Exercise:
Could you restate every entry word for word, minus the pictures?
** Opening Entries shown block **
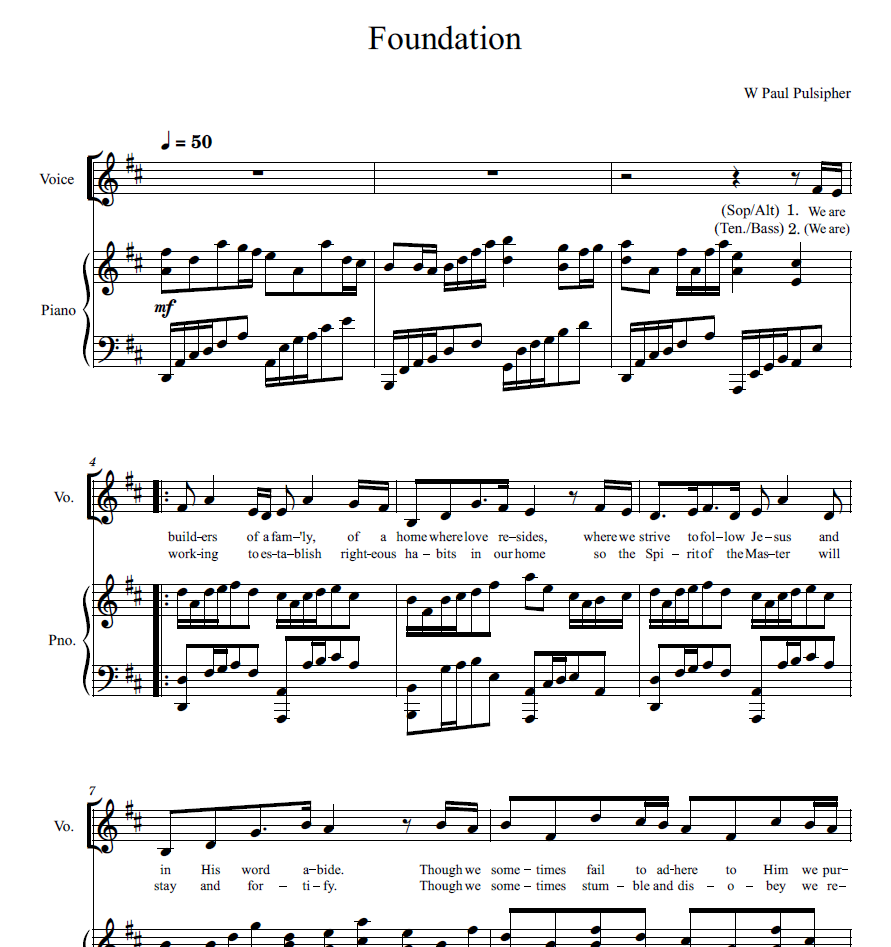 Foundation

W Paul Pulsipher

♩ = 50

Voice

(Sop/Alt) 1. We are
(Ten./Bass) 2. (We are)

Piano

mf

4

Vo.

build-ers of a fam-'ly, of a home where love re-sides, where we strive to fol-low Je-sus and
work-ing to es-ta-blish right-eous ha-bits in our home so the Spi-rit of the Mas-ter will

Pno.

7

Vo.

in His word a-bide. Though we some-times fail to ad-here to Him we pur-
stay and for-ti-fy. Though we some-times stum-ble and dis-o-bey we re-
** Closing Entries shown block **
Solution to the problem:
 Foundation

W Paul Pulsipher

♩ = 50

Voice

(Sop/Alt) 1. We are
(Ten./Bass) 2. (We are)

Piano

mf

4

Vo.

build-ers of a fam-'ly, of a home where love re-sides, where we strive to fol-low Je-sus and
work-ing to es-ta-blish right-eous ha-bits in our home so the Spi-rit of the Mas-ter will

Pno.

7

Vo.

in His word a-bide. Though we some-times fail to ad-here to Him we pur-
stay and for-ti-fy. Though we some-times stum-ble and dis-o-bey we re-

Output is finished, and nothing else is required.